> _WORK ORDER_
Look below and pull out each line with the word "clipartimg".

Plain-text document sources:
BEGIN

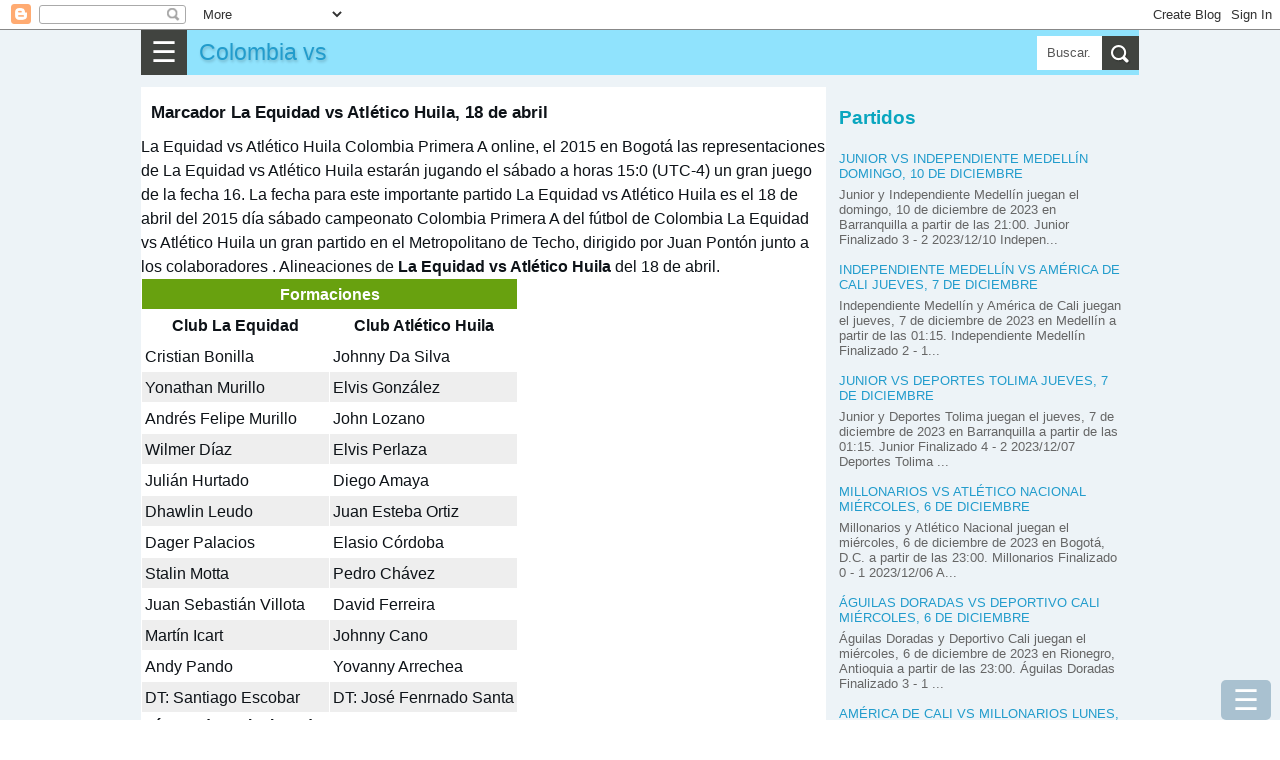

--- FILE ---
content_type: text/html; charset=utf-8
request_url: https://www.google.com/recaptcha/api2/aframe
body_size: 266
content:
<!DOCTYPE HTML><html><head><meta http-equiv="content-type" content="text/html; charset=UTF-8"></head><body><script nonce="mAt5xWiP430Ytt1cpxQq7A">/** Anti-fraud and anti-abuse applications only. See google.com/recaptcha */ try{var clients={'sodar':'https://pagead2.googlesyndication.com/pagead/sodar?'};window.addEventListener("message",function(a){try{if(a.source===window.parent){var b=JSON.parse(a.data);var c=clients[b['id']];if(c){var d=document.createElement('img');d.src=c+b['params']+'&rc='+(localStorage.getItem("rc::a")?sessionStorage.getItem("rc::b"):"");window.document.body.appendChild(d);sessionStorage.setItem("rc::e",parseInt(sessionStorage.getItem("rc::e")||0)+1);localStorage.setItem("rc::h",'1769146510806');}}}catch(b){}});window.parent.postMessage("_grecaptcha_ready", "*");}catch(b){}</script></body></html>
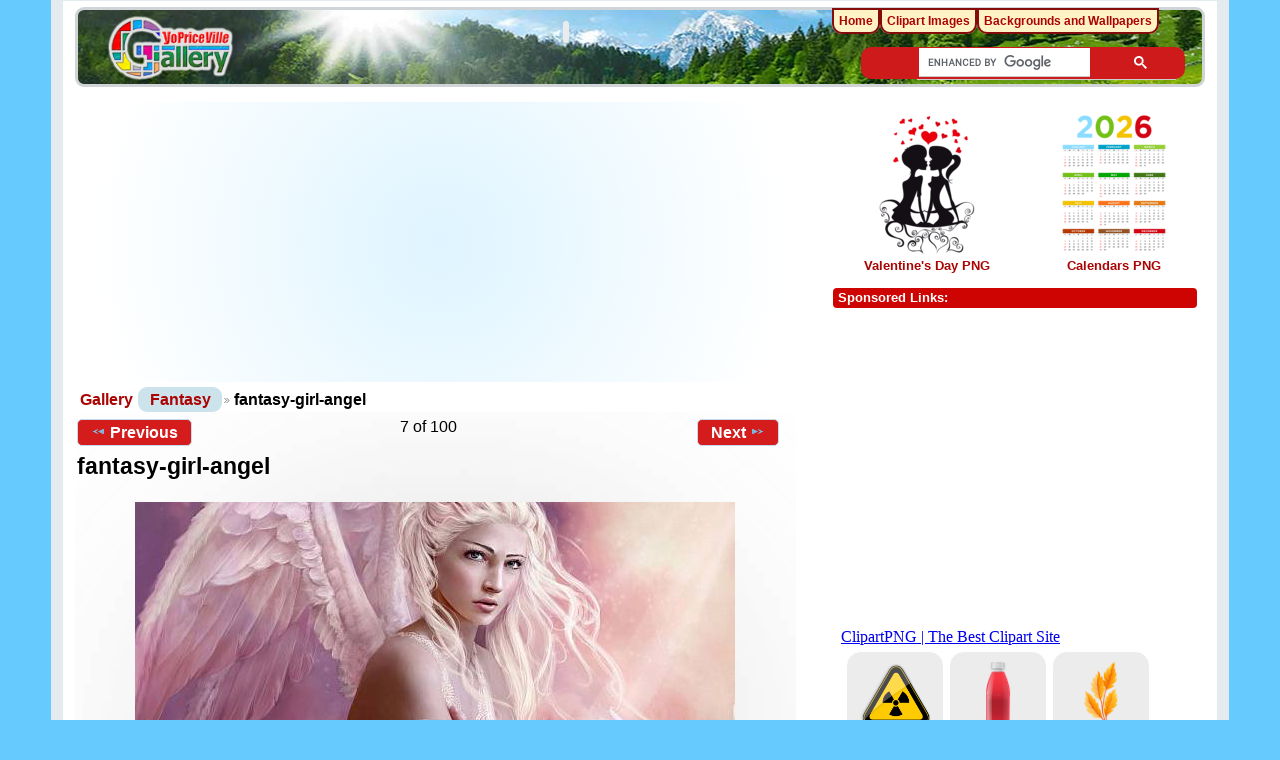

--- FILE ---
content_type: text/html; charset=UTF-8
request_url: https://clipartpng.com/random_add.php
body_size: 566
content:
<style>
body {
    background: #fff;
}
.clipartimg {
    height: auto;
      max-height: 67px;
    max-width: 92px;
    width: auto;
}
.conte a {
  border: 1px solid white;
  display: block;
  float: left;
  height: 82px;
  margin-top: 5px;
  padding: 9px 3px 3px 3px;
  text-align: center;
  margin-left: 5px;
  width: 90px;
  background: #ececec;
  border-radius: 15px;
}
.box {
    /* background: rgba(140, 140, 140, 0)  repeat scroll 0 0; */
    /* height: 185px; */
    width: 315px;
}
</style>

<div class="box">
<a href="https://clipartpng.com" target="_parent" >ClipartPNG | The Best Clipart Site</a>

<div class="conte"><a href="https://clipartpng.com/?836.png,radiation-hazard-warning-sign-png-clipart" target="_parent"><img src="https://pics.clipartpng.com/thumbs/Radiation_Hazard_Warning_Sign_PNG_Clipart-836.png " alt="Radiation Hazard Warning Sign PNG Clipart"   border="0" align="middle" class="clipartimg" /></a></div>
<div class="conte"><a href="https://clipartpng.com/?92.png,red-juice-bottle-png-clipart" target="_parent"><img src="https://pics.clipartpng.com/thumbs/Red_Juice_Bottle_PNG_Clipart-92.png " alt="Red Juice Bottle PNG Clipart"  border="0" align="middle" class="clipartimg" /></a></div>
<div class="conte"><a href="https://clipartpng.com/?2118.png,orange-autumn-leaves-png-clip-art" target="_parent"><img src="https://pics.clipartpng.com/thumbs/Orange_Autumn_Leaves_PNG_Clip_Art-2118.png " alt="Orange Autumn Leaves PNG Clip Art"   border="0" align="middle" class="clipartimg" /></a></div>
</div>


--- FILE ---
content_type: text/html; charset=utf-8
request_url: https://www.google.com/recaptcha/api2/aframe
body_size: 114
content:
<!DOCTYPE HTML><html><head><meta http-equiv="content-type" content="text/html; charset=UTF-8"></head><body><script nonce="BERK1UgYcbO_yrvUcdHMGw">/** Anti-fraud and anti-abuse applications only. See google.com/recaptcha */ try{var clients={'sodar':'https://pagead2.googlesyndication.com/pagead/sodar?'};window.addEventListener("message",function(a){try{if(a.source===window.parent){var b=JSON.parse(a.data);var c=clients[b['id']];if(c){var d=document.createElement('img');d.src=c+b['params']+'&rc='+(localStorage.getItem("rc::a")?sessionStorage.getItem("rc::b"):"");window.document.body.appendChild(d);sessionStorage.setItem("rc::e",parseInt(sessionStorage.getItem("rc::e")||0)+1);localStorage.setItem("rc::h",'1768699847368');}}}catch(b){}});window.parent.postMessage("_grecaptcha_ready", "*");}catch(b){}</script></body></html>

--- FILE ---
content_type: application/javascript; charset=utf-8
request_url: https://fundingchoicesmessages.google.com/f/AGSKWxUYvu9tyUES2XYeDUle2PnLlssDVRGDMqNDWAtgISEV1GhQ9HOymG7j0ZmUx8MK3SrcC_jXljpgHzvtTp91a_5mZ5ISY3yeU_ua4R2V5PmKF6pptDAsJEvGg2G8pIFtVWiroKnZZNS43BYbvO3KGSsBpCTmghMy_hbIsg4lCr_cJjpcbRemGUUgnekw/_-ad.jpg.pagespeed./adj.php?-panel_ad_/ad?pos_/exitpopup.
body_size: -1292
content:
window['af3aad95-0d42-4e30-9a27-0ac2571f47a5'] = true;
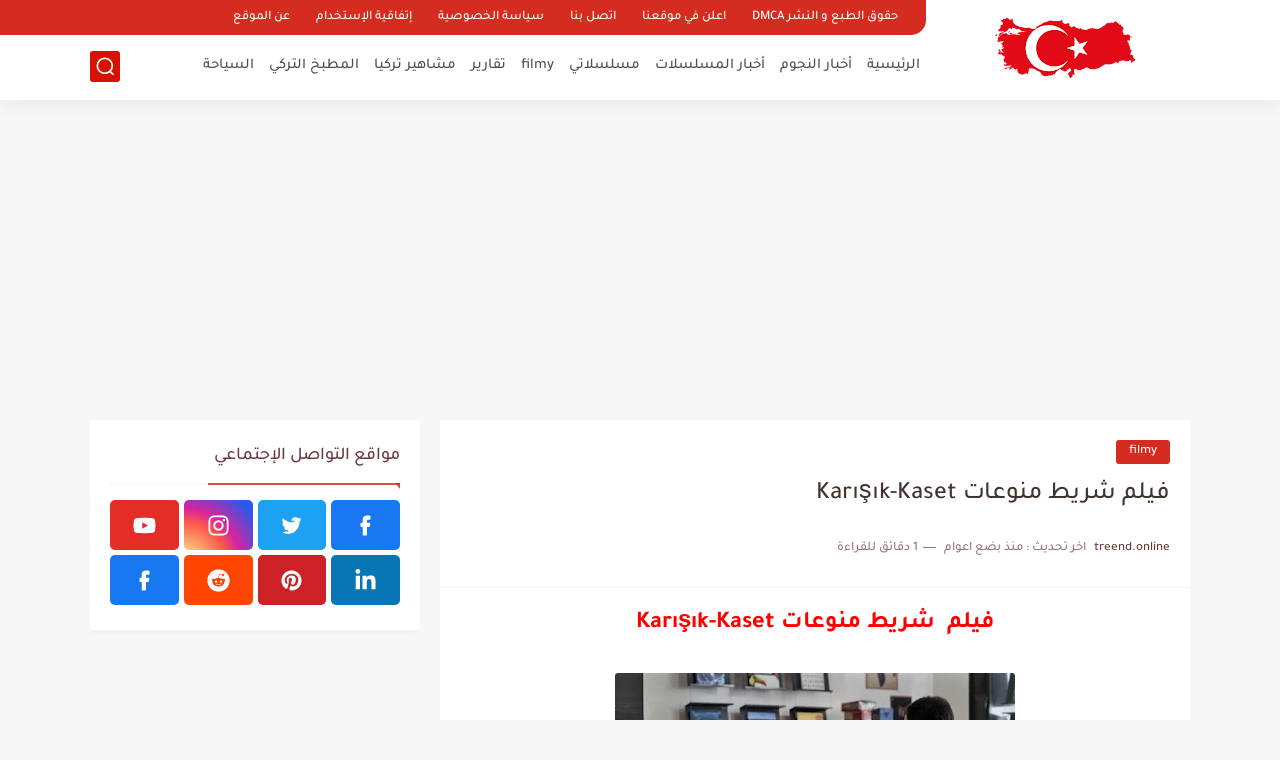

--- FILE ---
content_type: text/html; charset=utf-8
request_url: https://www.google.com/recaptcha/api2/aframe
body_size: 267
content:
<!DOCTYPE HTML><html><head><meta http-equiv="content-type" content="text/html; charset=UTF-8"></head><body><script nonce="Gxt3ZES9Ul7HkaKN_DEcpg">/** Anti-fraud and anti-abuse applications only. See google.com/recaptcha */ try{var clients={'sodar':'https://pagead2.googlesyndication.com/pagead/sodar?'};window.addEventListener("message",function(a){try{if(a.source===window.parent){var b=JSON.parse(a.data);var c=clients[b['id']];if(c){var d=document.createElement('img');d.src=c+b['params']+'&rc='+(localStorage.getItem("rc::a")?sessionStorage.getItem("rc::b"):"");window.document.body.appendChild(d);sessionStorage.setItem("rc::e",parseInt(sessionStorage.getItem("rc::e")||0)+1);localStorage.setItem("rc::h",'1768799479335');}}}catch(b){}});window.parent.postMessage("_grecaptcha_ready", "*");}catch(b){}</script></body></html>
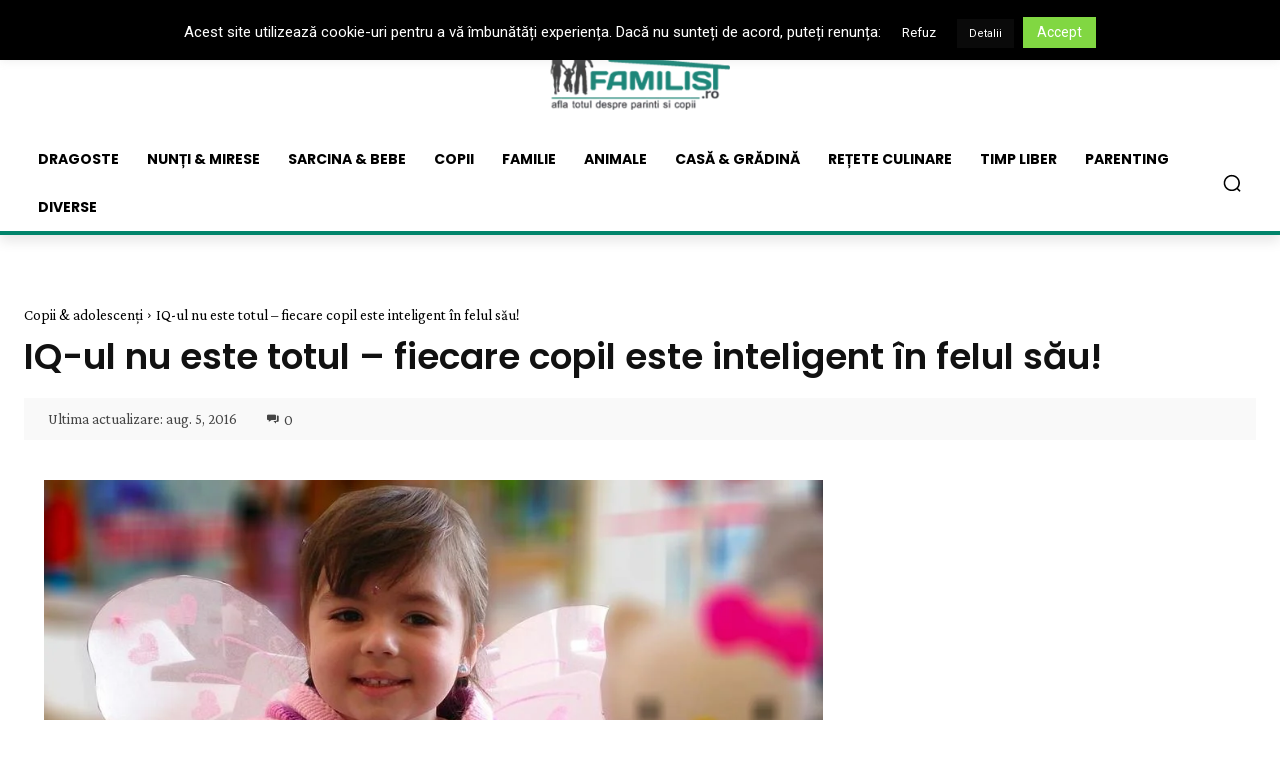

--- FILE ---
content_type: text/html; charset=UTF-8
request_url: https://familist.ro/wp-admin/admin-ajax.php?td_theme_name=Newspaper&v=12.7.3
body_size: -212
content:
{"373744":663}

--- FILE ---
content_type: text/html; charset=utf-8
request_url: https://www.google.com/recaptcha/api2/aframe
body_size: 267
content:
<!DOCTYPE HTML><html><head><meta http-equiv="content-type" content="text/html; charset=UTF-8"></head><body><script nonce="-U-LucEeze2YuSMDtCAP8w">/** Anti-fraud and anti-abuse applications only. See google.com/recaptcha */ try{var clients={'sodar':'https://pagead2.googlesyndication.com/pagead/sodar?'};window.addEventListener("message",function(a){try{if(a.source===window.parent){var b=JSON.parse(a.data);var c=clients[b['id']];if(c){var d=document.createElement('img');d.src=c+b['params']+'&rc='+(localStorage.getItem("rc::a")?sessionStorage.getItem("rc::b"):"");window.document.body.appendChild(d);sessionStorage.setItem("rc::e",parseInt(sessionStorage.getItem("rc::e")||0)+1);localStorage.setItem("rc::h",'1769265527783');}}}catch(b){}});window.parent.postMessage("_grecaptcha_ready", "*");}catch(b){}</script></body></html>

END

> _RESPONSE BELOW_
.clipartimg {
<div class="conte"><a href="https://clipartpng.com/?836.png,radiation-hazard-warning-sign-png-clipart" target="_parent"><img src="https://pics.clipartpng.com/thumbs/Radiation_Hazard_Warning_Sign_PNG_Clipart-836.png " alt="Radiation Hazard Warning Sign PNG Clipart"   border="0" align="middle" class="clipartimg" /></a></div>
<div class="conte"><a href="https://clipartpng.com/?92.png,red-juice-bottle-png-clipart" target="_parent"><img src="https://pics.clipartpng.com/thumbs/Red_Juice_Bottle_PNG_Clipart-92.png " alt="Red Juice Bottle PNG Clipart"  border="0" align="middle" class="clipartimg" /></a></div>
<div class="conte"><a href="https://clipartpng.com/?2118.png,orange-autumn-leaves-png-clip-art" target="_parent"><img src="https://pics.clipartpng.com/thumbs/Orange_Autumn_Leaves_PNG_Clip_Art-2118.png " alt="Orange Autumn Leaves PNG Clip Art"   border="0" align="middle" class="clipartimg" /></a></div>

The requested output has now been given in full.